THE political environment in Zambia is still hostile for women but we are comforted by the fact that there are exemplary women like Vice-President Inonge Wina who have opened the way for other women to come on board, Mumbi Phiri has said.
Reflecting on her political life since coming onto the political scene in 2006 when she won the Munali parliamentary seat, Ms. Phiri said her political journey has not been rosy but said resilience, determination and the courage to rub shoulders with men had made her who she was today.
She advised women interested in taking up political careers to believe in themselves and realise that there was still some degree of stigma as politics in Zambia was still regarded as a game for men and women were just supposed to be spectators.

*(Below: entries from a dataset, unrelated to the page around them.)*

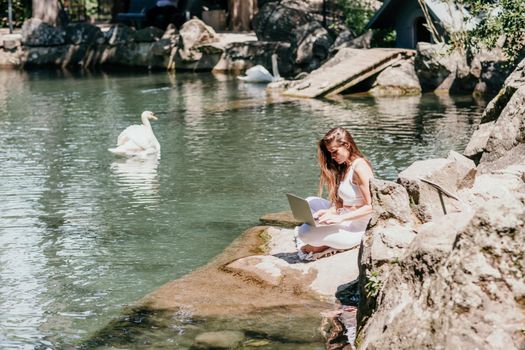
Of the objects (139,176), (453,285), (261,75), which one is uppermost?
(453,285)

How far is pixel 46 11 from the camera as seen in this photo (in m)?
32.2

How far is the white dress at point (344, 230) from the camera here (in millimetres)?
7703

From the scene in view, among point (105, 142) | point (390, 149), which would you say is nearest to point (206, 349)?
point (390, 149)

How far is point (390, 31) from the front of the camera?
83.1 feet

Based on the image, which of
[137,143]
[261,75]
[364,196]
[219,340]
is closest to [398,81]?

She, however, said women had the political acumen to change the political landscape in the country only if they could prove their worth just like men who had made the grade in Zambian politics.
She challenged women in politics to be more versatile in what they were doing without necessarily abandoning their duties as mothers or wives in their families because they still had a role to play in their homes.
“My only advice to women who want to take the a political path is to be focussed on what they want to achieve and not to be distracted by people because the political environment in Zambia is a little bit hostile towards women.
“A few year ago women were regarded as housekeepers and this is why whoever joined politics was attacked and accused of a lot of things just like they have done to me.
“If I were not determined, I would have abandoned politics because a lot has been said about me. The only good part for which I praise God is that my husband is a very understanding man who has not only disregarded the mudslinging against me but was the one who single-handedly sponsored my campaign for Munali in 2006 because he believed in me,” Ms. Phiri said.
She challenged women to hold themselves in high esteem if they wanted to make an impact in their political lives.
She said people like Ms. Wina were worth emulating because she had practiced her politics with dignity.
“There is this notion among people that for a female politician to get to the top in life, they have to use their bodies but that should not be the case. People will respect us based on what we portray when we join politics. We are in the limelight and whatever behaviour we portray is under scrutiny.
“We need to be mindful of what we do, wear or what we say in publics and I am glad that we have people like Ms. Wina who have conducted themselves as politicians in a dignified manner.
‘‘What she puts on or says portrays a picture worth emulating because if you are a woman in politics and every day you put on mini-skirts, for example, people will judge you based on your dress code because there is a lot of stereotyping out there,” Ms. Phiri said.